Demandeurs d’asile: le Royaume-Uni se barricade derrière une nouvelle législation

Priti Patel, la ministre de l’Intérieur britannique, défend un projet de réforme qui vise à décourager l’immigration illégale en augmentant les peines contre les migrants clandestins et en compliquant le parcours des demandeurs d’asile.

 

Le gouvernement de Boris Johnson a présenté ce mardi 6 juillet un projet de loi durcissant le système d’asile britannique. Le texte prévoit notamment d’augmenter de 6 mois à 4 ans, les peines de prison encourues pour les migrants entrés clandestinement sur le territoire. Les passeurs eux, risqueront désormais la prison à vie. Et le statut de réfugié sera lui, plus difficile à obtenir.

Ce projet de loi intervient alors que les traversées de la Manche en bateau de fortune sont en forte augmentation. Ils étaient 6 000 migrants, lors des six premiers mois de l’année 2021, à entreprendre ce périlleux voyage, soit plus que l’année précédente à la même période. Au total, 8 417 personnes avaient traversé la Manche en 2020, un chiffre qui, cette année, devrait être dépassé avant la fin du mois de septembre, l’été concentrant toujours un grand nombre de départs. Par ailleurs, côté français, les migrants sont poussés au départ en raison d’un « durcissement des conditions de vie entretenu par la gendarmerie », constate François Guennoc, président de l’association humanitaire l’Auberge des Migrants à Calais.

Une hausse qui se constate malgré des conditions de traversée toujours périlleuses et un accueil dégradé outre-Manche. « Il y encore quelques mois les migrants étaient répartis dans des logements en attendant que leur demande d’asile soit traitée. Maintenant, ils sont regroupés dans des camps », ajoute François Guennoc.

Un projet de loi intrinsèquement lié au Brexit

Le projet de loi britannique publié ce mardi fait suite aux accords du Brexit. Si un meilleur contrôle des frontières était un des leitmotivs de ses partisans, la sortie de l’Union européenne a réduit les possibilités de coopération des Britanniques dans ce domaine. Depuis le premier janvier dernier, ils ne peuvent plus s’en remettre aux accords de Dublin. Des accords qui imposaient aux migrants d’effectuer leur demande d’asile dans le premier pays européen atteint. Désormais, les migrants arrivés au Royaume-Uni relèvent automatiquement de la responsabilité du pays et ne peuvent plus être envoyés vers l’Europe.

 

Un problème britannique qui ne concerne pas seulement l’Union européenne. De manière générale, « le gouvernement britannique n’arrive pas à gérer l’expulsion des migrants dont l’asile est refusé, car les pays qui doivent récupérer leurs ressortissants ne coopèrent pas. Ces annonces ont pour vocation de décourager les migrants d’essayer de venir », analyse François Guennoc.
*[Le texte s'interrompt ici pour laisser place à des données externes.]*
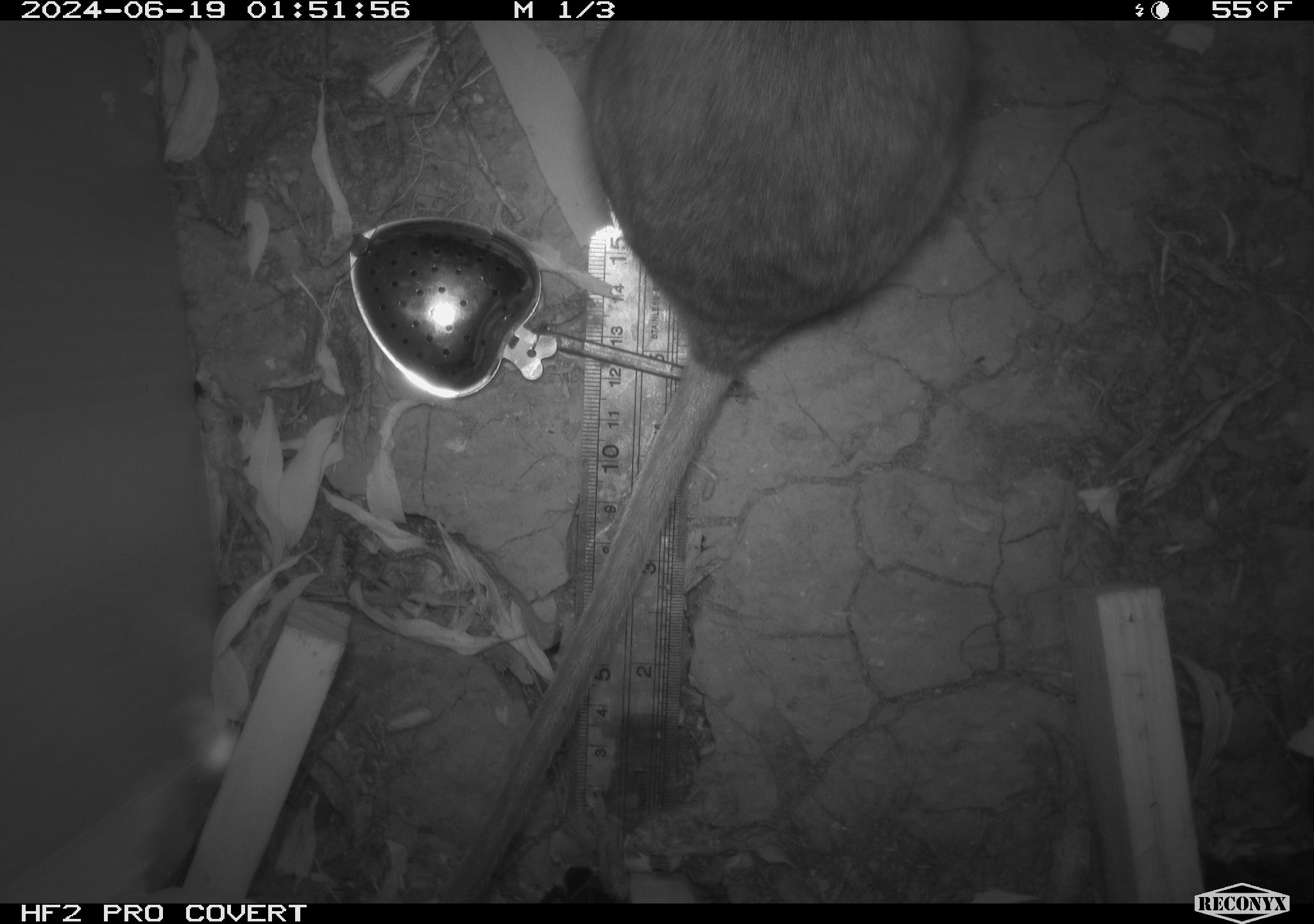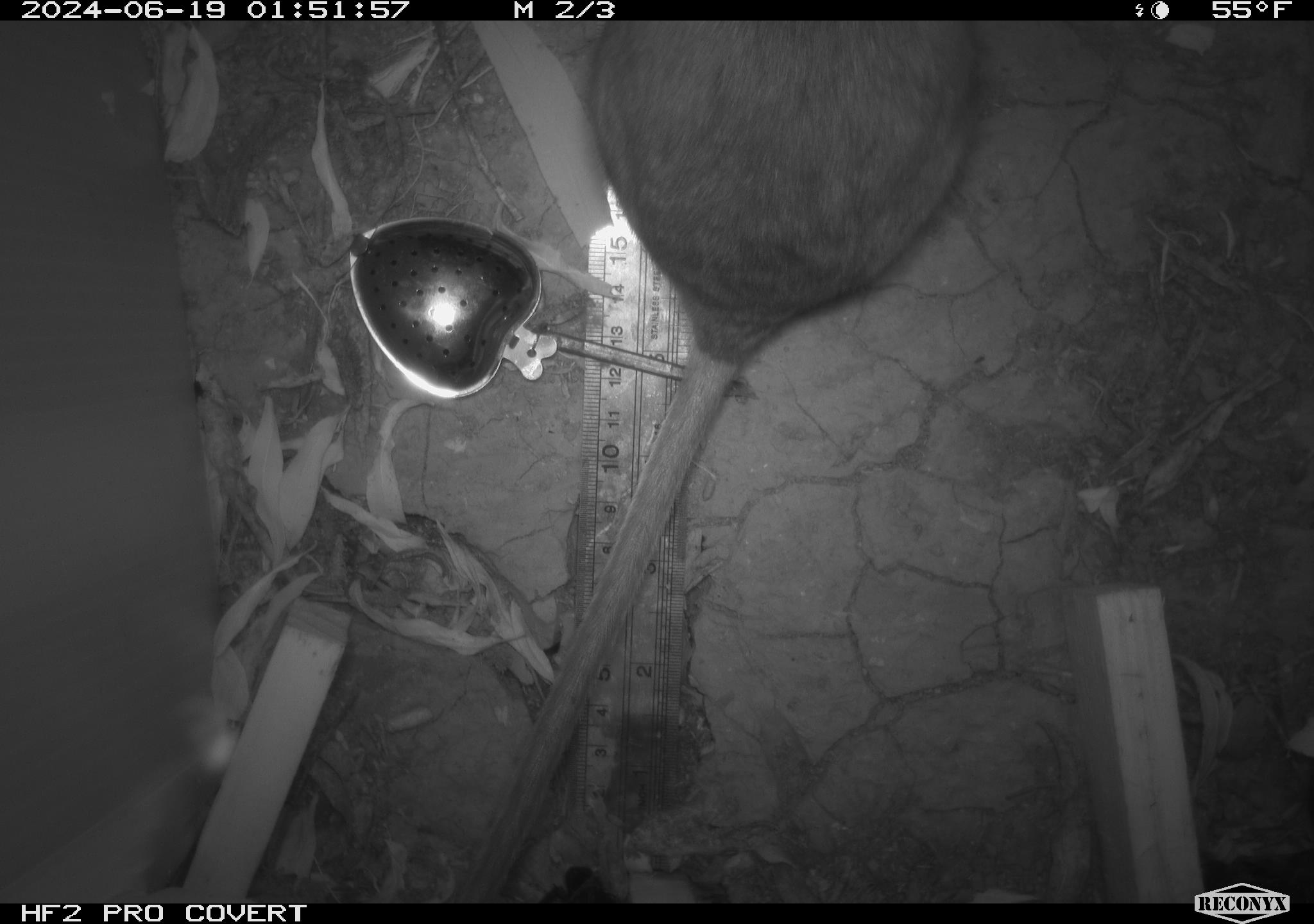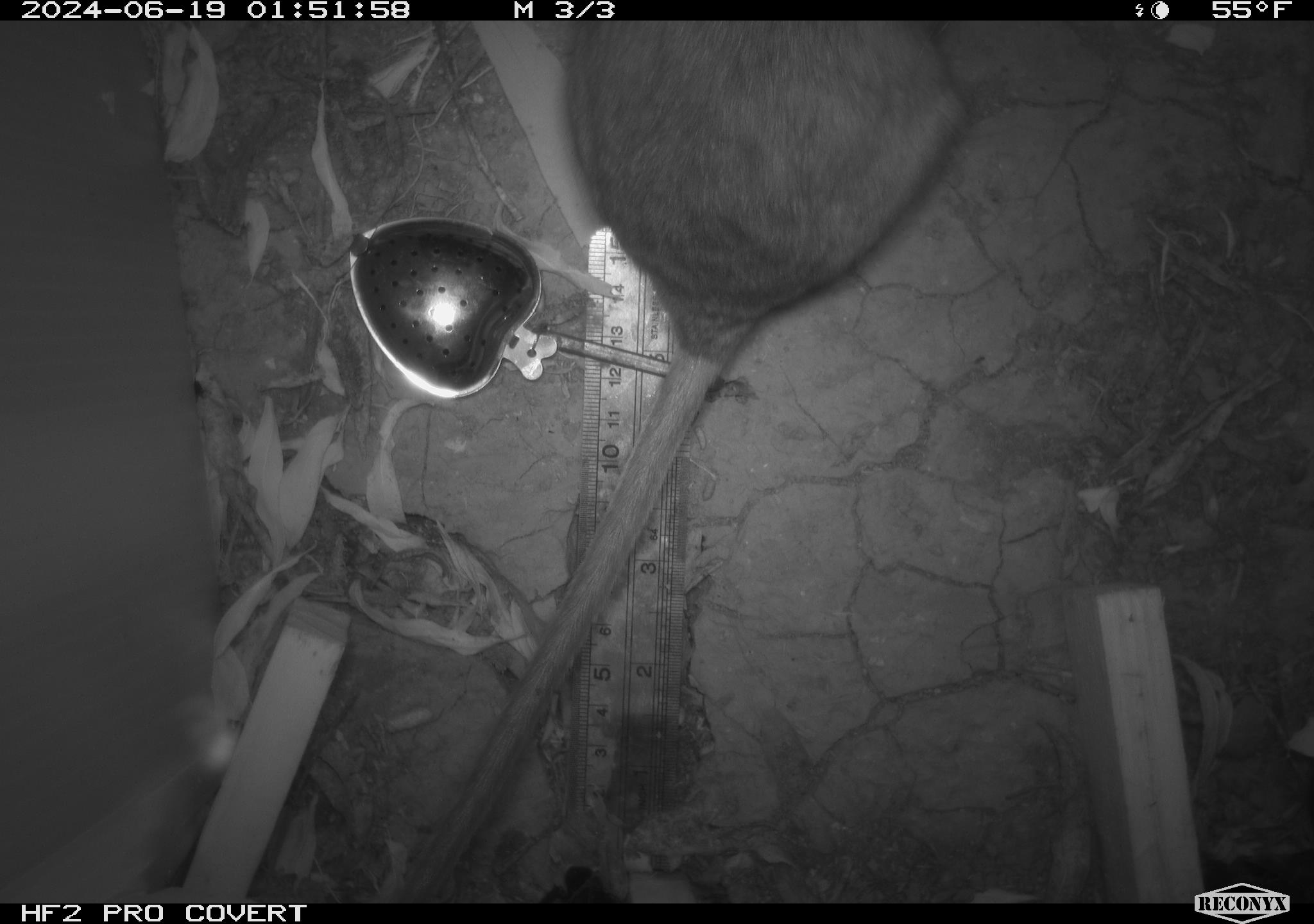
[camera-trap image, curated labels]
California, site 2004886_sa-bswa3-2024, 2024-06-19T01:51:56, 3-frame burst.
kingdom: Animalia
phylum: Chordata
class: Mammalia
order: Rodentia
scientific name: Rodentia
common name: woodrat or rat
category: woodrat or rat species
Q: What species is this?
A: Woodrat or rat species (woodrat or rat) (Rodentia).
Par ailleurs, le texte défendu par la ministre de l’Intérieur Priti Patel ouvrirait la voie à des centres de traitement des demandeurs d’asile hors du territoire britannique. Une possibilité qui fait bondir le président de l’Auberge des Migrants, qui craint de les voir se transformer en plateformes de rétentions à l’image de celles mises en place en Australie ou en Grèce.

Des mesures contre-productives ?

Selon François Guennoc, ces mesures sont de toute façon vaines. « Pour la majorité de ceux qui s’embarquent à travers la Manche, le Royaume-Uni est la dernière chance. Certains sont menacés d’expulsion hors d’Europe, d’autres d’être renvoyés en Italie ou en Grèce dans le cadre des accords de Dublin. » Des mesures peut-être même contre-productives à court terme, les passeurs risquant de s’en servir pour faire prendre la mer à plus de migrants dans les jours qui viennent « en insistant sur le risque plus élevé à leur arrivée de l’autre côté de la Manche, une fois la loi promulguée », termine le militant associatif.

Le projet de loi attend pour l’instant d’être débattu à la Chambres des Communes. Sur place les associations sont vent debout contre le texte. Le président du Refugee Council a accusé le gouvernement de criminaliser les réfugiés, alors que la Croix-Rouge britannique a appelé celui-ci faire preuve de compassion.